### Document segment ###

No Triax limb pockets, It has the Reflex pockets
No laminated limbs
Slam.5 cam system like reflex
No TEC riser.

It is nothing like a high-end hoyt, just another mid-line reflex type bow.

Cabelas, Gander mt, and BSP have always carried low-mid line bows, and Hoyt hasn't changed that with the new BSP bows. 

You still have to go to a proshop for a high end bow.


----------



## RecordKeeper (May 9, 2003)

Davik said:


> Hey...go to a BPS...Hoyt is not the only brand they have...Martin and Mathews are appearing at some BPS...and Darton is at Gander Mt. so much for the proshops!


CHALLENGE!!! It is easy to jump on a bandwagon. Show me where Mathews is appearing at BPS...or any mass retailer. I don't believe it.


----------



## Big Country (Apr 25, 2003)

It`s already been hashed out here....long handle, parallel limbs, and slam 1/2 cam system.

### Information provided ###

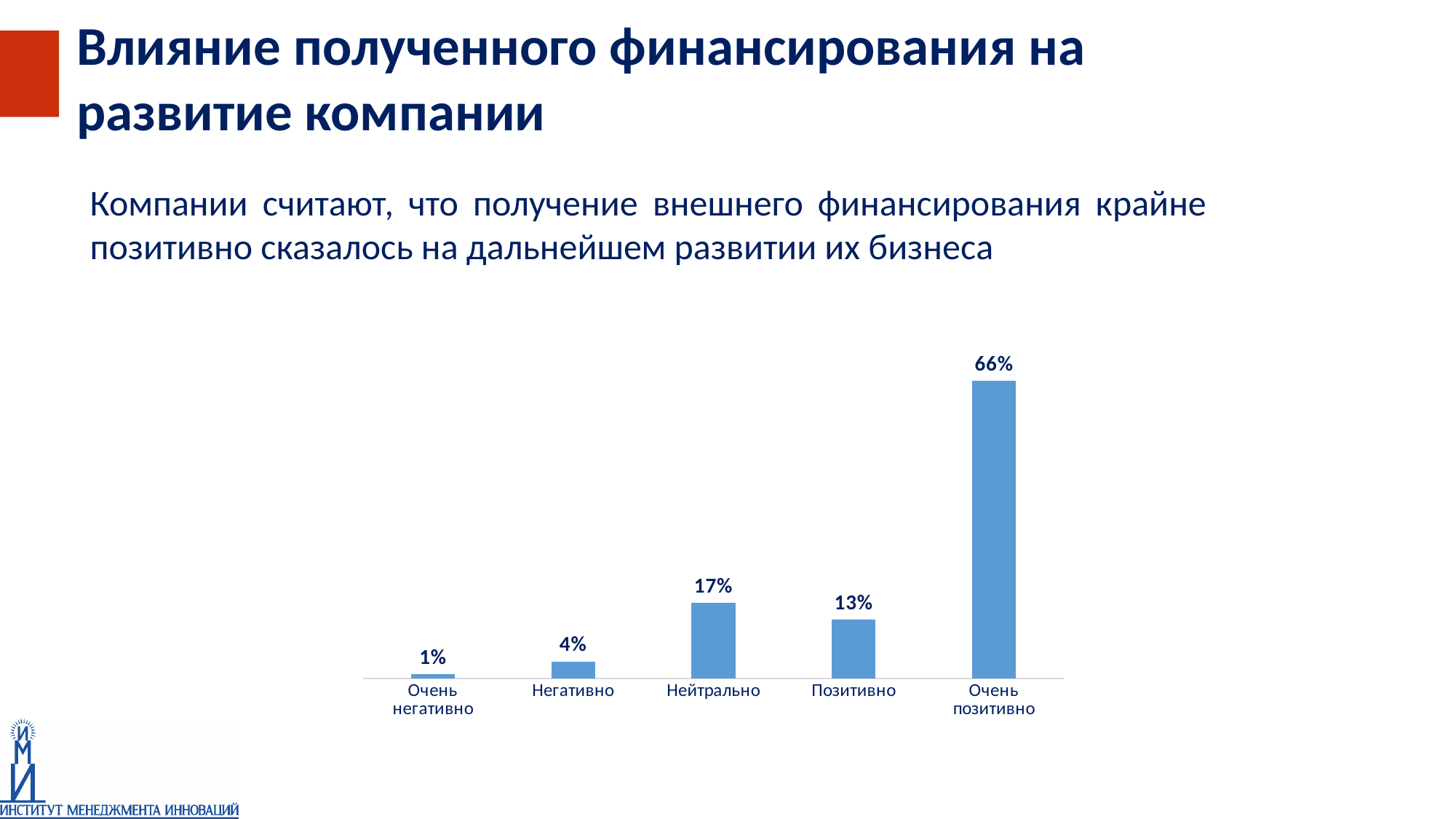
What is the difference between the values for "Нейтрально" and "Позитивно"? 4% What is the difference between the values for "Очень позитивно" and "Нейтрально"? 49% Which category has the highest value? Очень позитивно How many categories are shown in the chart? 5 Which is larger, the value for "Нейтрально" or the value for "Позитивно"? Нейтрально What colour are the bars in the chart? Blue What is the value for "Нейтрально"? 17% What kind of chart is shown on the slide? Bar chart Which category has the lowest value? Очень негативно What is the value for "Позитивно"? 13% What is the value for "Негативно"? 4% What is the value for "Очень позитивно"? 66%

###

Task list.
(a) In the archery forum thread, where does one still have to go for a high-end bow?
(b) Extend the archery forum thread by writing what comes after its final post.
The material after the archery forum thread stands apart from it.

Your written answers.
(a) To a pro shop.

(b)
It is a bow designed specifically for BPS.

It is NOT a TEC bow.

Nothing to worry about. :wink:


----------



## archerdad (Oct 17, 2002)

if it the one i have seen looks like fred bear or jennings actually...


----------



## archerdad (Oct 17, 2002)

is this the bow?


----------



## Marcus (Jun 19, 2002)

Man if I was a Hoyt dealer I would be so angry, I mean that is no doubt gonna eat into their UltraSport sales by a huge amount.


----------



## Daniel Boone (May 31, 2002)

*Mathews doesnt do it*

They carry one line for dealers only. Way it should be!


----------



## FoggDogg (Jul 9, 2002)

You guys are forgetting about the Reflex line. It was *designed* for the big "box" stores. That way they could have Hoyts in real pro-shops and Reflex in the box stores. I know that the Reflex line is in pro-shops too, but I'm not sure they sell many. If you look at the 2005 Reflex line, you'll see they're pretty much going to a TEC riser design. I think (just my opinion here) it's because of this very thing. The BPS model is a standard riser. Who knows, you might see Cabelas next year w/ their own model too. Also, the Slam 1/2 cam system is only adjustable in full inch increments not the half inch that's on the Hoyts.


----------



## crazy horse (Nov 4, 2002)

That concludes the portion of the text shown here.